Last reviewed: May 10, 2011 ~5 min read

Persuaders (PBS)

Douglas Rushkoff's Frontline / PBS documentary "The Persuaders" offers a history of advertising and a critical exploration of the evolution of advertising in the twentieth century, along with techniques used in corporate marketing, concepts such as "brand loyalty," and the effects that advertising has on the public. The first portion of "The Persuaders" concentrates on the "clutter" that is caused by advertising, asking us to consider the way in which products are now no longer advertised by a description of their function or merits, but on the basis of image. This concludes with a long examination of the launch of a new "brand," a low-cost air carrier called "Song" which is a subsidiary of Delta Airlines. We watch as Delta identifies the female consumer as their target audience, and then attempts to construct an "identity" for Song which will invite women to purchase tickets to be part of that identity. The second portion goes on to explore political advertisement more closely, and to ask how the techniques of the first part are now being applied in politics. Overall the documentary makes a persuasive case that the ethical standards in advertising in America are in need of greater enforcement.

"The Persuaders" makes such disquieting viewing because the ordinary person is not likely to have considered themselves as illustrative simply of a demographic profile. Not only are we invited to see into this process, we also realize the fundamentally dehumanized way in which it regards the consumer. Kevin Roberts, the marketing expert interviewed in the film, has a long description of what he calls "lovemarks" -- these are corporate brands that inspire passionate devotion in consumers even when this devotion is not logically warranted. In other words, advertising seeks to create through imagery the same factor that (say) nicotine creates in tobacco: the impetus whereby a sense of dependent need is created between consumer and corporate product. In other words, we are being appealed to on an emotional level, even when economics presupposes that the consumer is making rational choices.

On the political level this becomes even more disquieting, as the American political system dates from the Enlightenment and presupposes the rationality of the electorate.
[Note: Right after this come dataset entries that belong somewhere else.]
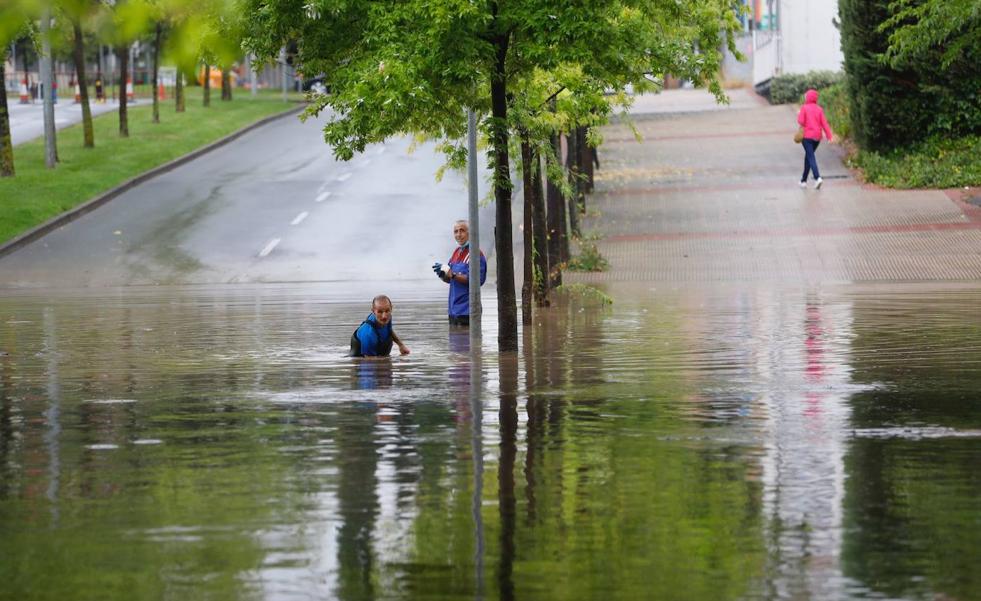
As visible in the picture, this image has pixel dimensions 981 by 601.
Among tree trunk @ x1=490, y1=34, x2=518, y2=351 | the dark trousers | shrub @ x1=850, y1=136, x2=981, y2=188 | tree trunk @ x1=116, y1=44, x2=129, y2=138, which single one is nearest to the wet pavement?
tree trunk @ x1=490, y1=34, x2=518, y2=351

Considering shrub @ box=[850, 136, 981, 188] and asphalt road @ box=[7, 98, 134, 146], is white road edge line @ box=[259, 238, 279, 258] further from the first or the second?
asphalt road @ box=[7, 98, 134, 146]

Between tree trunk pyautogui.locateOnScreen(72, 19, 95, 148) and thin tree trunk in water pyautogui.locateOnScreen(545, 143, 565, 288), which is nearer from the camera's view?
thin tree trunk in water pyautogui.locateOnScreen(545, 143, 565, 288)

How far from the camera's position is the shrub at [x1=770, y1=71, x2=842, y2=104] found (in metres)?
49.6

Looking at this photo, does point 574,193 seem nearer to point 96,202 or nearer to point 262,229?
point 262,229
In the second portion of the documentary, the corpulent Republican pollster Frank Luntz claims that "I am more interested in how you feel than how you think," claiming that "only 20%" of human motivation is rational and "80% is emotion." One of the sharpest points of critique of the contemporary culture of political advertising comes, though, with the documentary's revelation of imposed "truth in advertising" standards that apply to products and corporations, but not to political ads. As the film puts it: "politicans can legally say whatever they want." This now gets into the issue of whether or not political advertising can be calculated to play off of racist sentiments in the viewer, as with political ads used by George Bush Sr. (identifying Dukakis with black rapist Willie Horton) and Jesse Helms (playing off racism by showing an ad in which a pair of black hands is reading an employment letter, but the white hands are reading a letter of dismissal, alluding to public sentiments about affirmative action policy). Ethically speaking, it seems a very slippery slope from this sort of manipulation to the "big lie" of Hitler.